However the Deputy Prime Minister, Nick Clegg, told the House Magazine yesterday Ministers have now "realised" that they should have been doing more to boost spending, saying "If I'm going to be sort of self–critical, there was this reduction in capital spending when we came into the Coalition Government,". He added: "I think we've all realised that you actually need, in order to foster a recovery, to try and mobilise as much public and private capital into infrastructure as possible." The Prime Minister's spokesman responded to Mr Clegg by saying 'The Prime Minister's view is that it was the right decision to make."

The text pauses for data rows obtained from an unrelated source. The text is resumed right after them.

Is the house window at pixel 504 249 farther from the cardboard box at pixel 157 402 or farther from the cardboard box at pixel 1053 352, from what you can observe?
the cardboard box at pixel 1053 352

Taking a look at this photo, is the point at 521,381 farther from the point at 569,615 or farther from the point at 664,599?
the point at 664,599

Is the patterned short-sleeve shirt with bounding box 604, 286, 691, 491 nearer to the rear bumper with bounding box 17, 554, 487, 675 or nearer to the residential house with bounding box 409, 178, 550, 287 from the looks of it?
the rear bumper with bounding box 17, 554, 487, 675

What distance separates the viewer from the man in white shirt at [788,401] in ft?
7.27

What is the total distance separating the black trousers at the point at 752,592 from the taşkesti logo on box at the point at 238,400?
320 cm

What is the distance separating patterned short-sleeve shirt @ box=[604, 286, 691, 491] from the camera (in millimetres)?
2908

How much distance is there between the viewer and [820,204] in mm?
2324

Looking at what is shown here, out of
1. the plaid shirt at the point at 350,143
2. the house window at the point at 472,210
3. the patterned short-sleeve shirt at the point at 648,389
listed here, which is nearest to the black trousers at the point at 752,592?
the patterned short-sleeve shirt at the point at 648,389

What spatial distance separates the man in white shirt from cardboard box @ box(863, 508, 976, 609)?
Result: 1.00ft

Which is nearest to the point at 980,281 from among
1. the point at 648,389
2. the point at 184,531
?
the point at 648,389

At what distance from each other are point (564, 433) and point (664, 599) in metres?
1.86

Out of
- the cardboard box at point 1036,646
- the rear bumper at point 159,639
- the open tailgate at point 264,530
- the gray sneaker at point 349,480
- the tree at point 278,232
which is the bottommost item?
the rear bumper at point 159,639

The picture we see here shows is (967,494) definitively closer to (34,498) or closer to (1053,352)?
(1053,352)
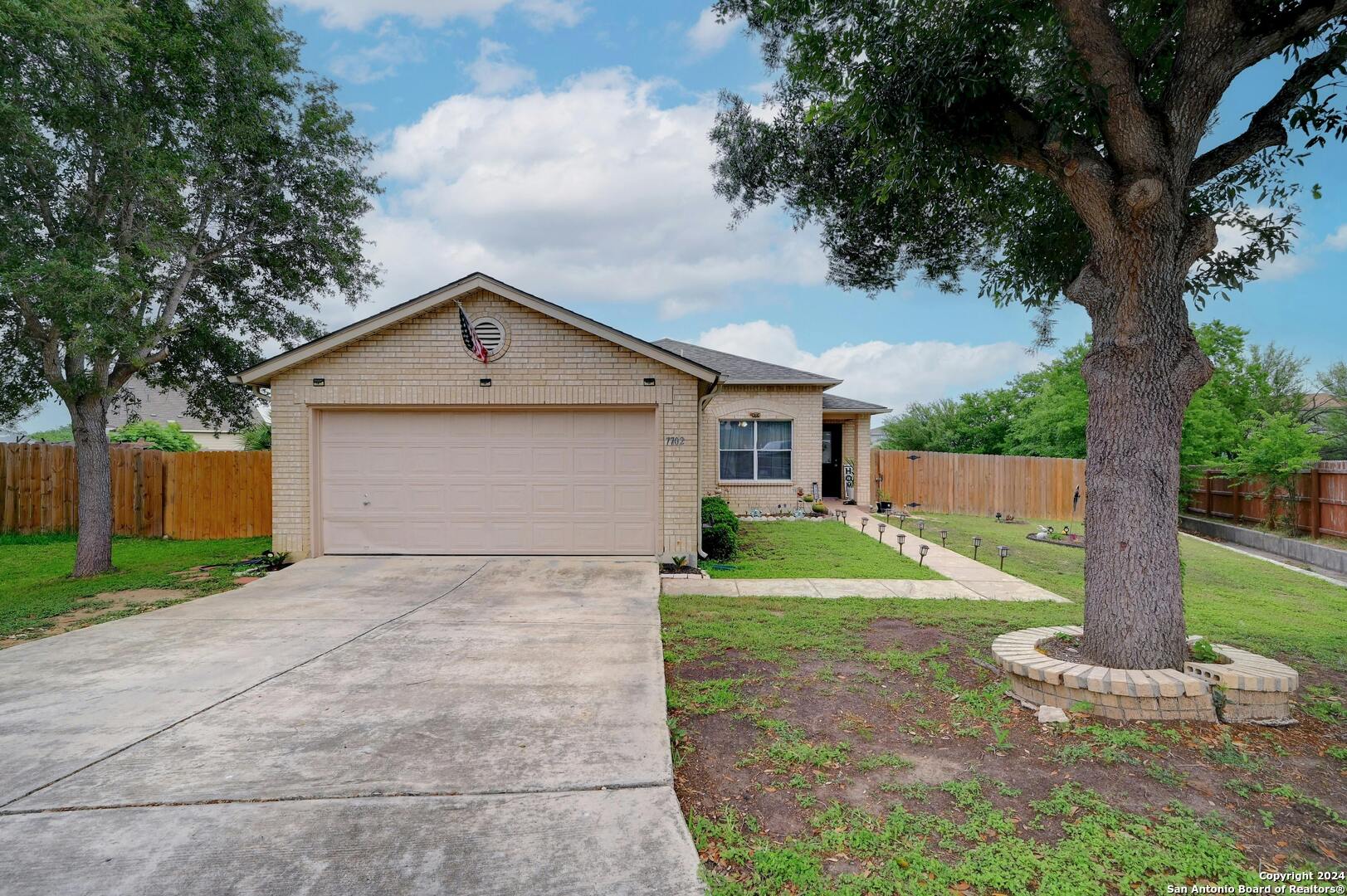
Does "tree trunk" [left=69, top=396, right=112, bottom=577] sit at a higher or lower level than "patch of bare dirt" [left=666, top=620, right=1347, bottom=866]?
higher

The Shadow Chancellor Ed Balls blasted the Prime Minister and Chancellor for having "been asleep at the wheel. They’ve spent the last six months obsessing about a referendum in five years’ time, not focussing on the problems in our economy today. And their decision in 2010 to raise taxes and cut spending further and faster choked off the recovery, as even Nick Clegg is now beginning to admit. It is grossly irresponsible and out of touch of George Osborne to once again try to shrug off bad news and refuse to heed the advice now coming to him from right, left and centre. The Chancellor should listen and act now to give direct help to struggling families and businesses. Instead, the only people he is helping are millionaires who will get a tax cut in April, on the same day that millions of working families have their tax credits cut. This kind of Tory trickle-down economics is just not going to work.
The first quarter figures for 2013 are published by the Office for National Statistics on Friday 26th April.
The first quarter figures for 2013 are published by the Office for National Statistics on Friday 26th April.